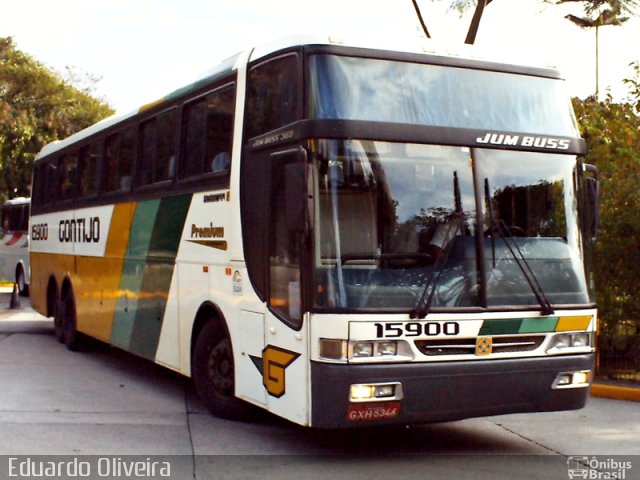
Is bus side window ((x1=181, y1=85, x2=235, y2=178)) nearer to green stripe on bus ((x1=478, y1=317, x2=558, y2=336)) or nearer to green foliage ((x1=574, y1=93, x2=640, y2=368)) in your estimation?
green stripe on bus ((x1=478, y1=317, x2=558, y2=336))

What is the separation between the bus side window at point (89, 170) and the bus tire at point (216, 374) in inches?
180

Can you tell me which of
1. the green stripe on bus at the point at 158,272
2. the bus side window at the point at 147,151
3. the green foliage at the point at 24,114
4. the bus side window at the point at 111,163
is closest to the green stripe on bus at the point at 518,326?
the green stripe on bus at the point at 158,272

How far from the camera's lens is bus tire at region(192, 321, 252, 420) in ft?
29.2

* * *

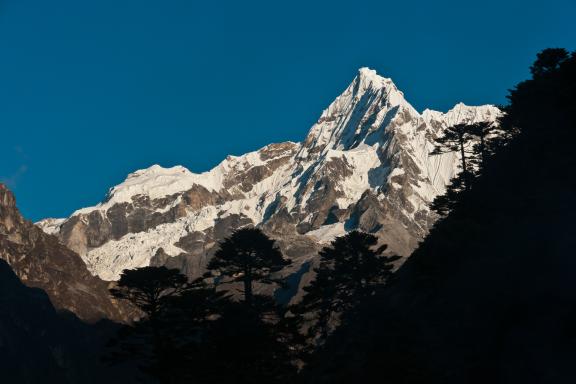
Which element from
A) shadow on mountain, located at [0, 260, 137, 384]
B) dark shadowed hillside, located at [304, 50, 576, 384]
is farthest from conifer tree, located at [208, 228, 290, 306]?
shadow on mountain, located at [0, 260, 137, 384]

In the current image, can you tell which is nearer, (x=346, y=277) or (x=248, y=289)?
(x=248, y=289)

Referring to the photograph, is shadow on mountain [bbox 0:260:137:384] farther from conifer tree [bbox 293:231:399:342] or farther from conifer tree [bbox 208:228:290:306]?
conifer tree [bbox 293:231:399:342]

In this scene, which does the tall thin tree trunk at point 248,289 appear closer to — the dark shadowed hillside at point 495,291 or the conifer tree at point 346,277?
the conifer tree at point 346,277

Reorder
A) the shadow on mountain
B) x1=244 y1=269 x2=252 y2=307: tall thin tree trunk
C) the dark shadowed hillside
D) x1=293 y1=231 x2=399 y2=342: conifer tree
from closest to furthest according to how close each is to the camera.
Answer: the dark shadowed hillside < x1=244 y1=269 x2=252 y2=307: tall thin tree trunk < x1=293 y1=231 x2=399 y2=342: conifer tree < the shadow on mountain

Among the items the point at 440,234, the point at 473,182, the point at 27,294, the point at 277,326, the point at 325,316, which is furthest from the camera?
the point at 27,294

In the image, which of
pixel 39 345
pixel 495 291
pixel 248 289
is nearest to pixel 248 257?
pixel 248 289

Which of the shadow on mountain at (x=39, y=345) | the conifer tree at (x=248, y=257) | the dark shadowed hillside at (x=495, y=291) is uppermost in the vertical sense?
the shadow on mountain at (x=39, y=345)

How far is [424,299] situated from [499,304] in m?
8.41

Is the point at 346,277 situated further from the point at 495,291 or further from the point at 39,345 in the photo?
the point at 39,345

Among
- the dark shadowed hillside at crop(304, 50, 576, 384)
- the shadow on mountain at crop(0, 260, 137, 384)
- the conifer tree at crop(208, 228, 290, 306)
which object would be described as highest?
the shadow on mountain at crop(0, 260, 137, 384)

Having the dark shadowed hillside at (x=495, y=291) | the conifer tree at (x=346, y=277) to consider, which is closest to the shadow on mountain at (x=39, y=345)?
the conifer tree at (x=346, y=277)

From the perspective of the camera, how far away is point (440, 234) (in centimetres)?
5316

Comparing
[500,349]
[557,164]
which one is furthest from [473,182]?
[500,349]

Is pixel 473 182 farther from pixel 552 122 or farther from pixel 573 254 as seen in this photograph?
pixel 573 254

Challenge —
Report every line in the rows above that contains the word "thin", copying each such line in full.

Written response —
In this scene, which does the tall thin tree trunk at point 248,289 appear closer to — the dark shadowed hillside at point 495,291 or the conifer tree at point 346,277?
B) x1=244 y1=269 x2=252 y2=307: tall thin tree trunk
Answer: the dark shadowed hillside < x1=244 y1=269 x2=252 y2=307: tall thin tree trunk < x1=293 y1=231 x2=399 y2=342: conifer tree < the shadow on mountain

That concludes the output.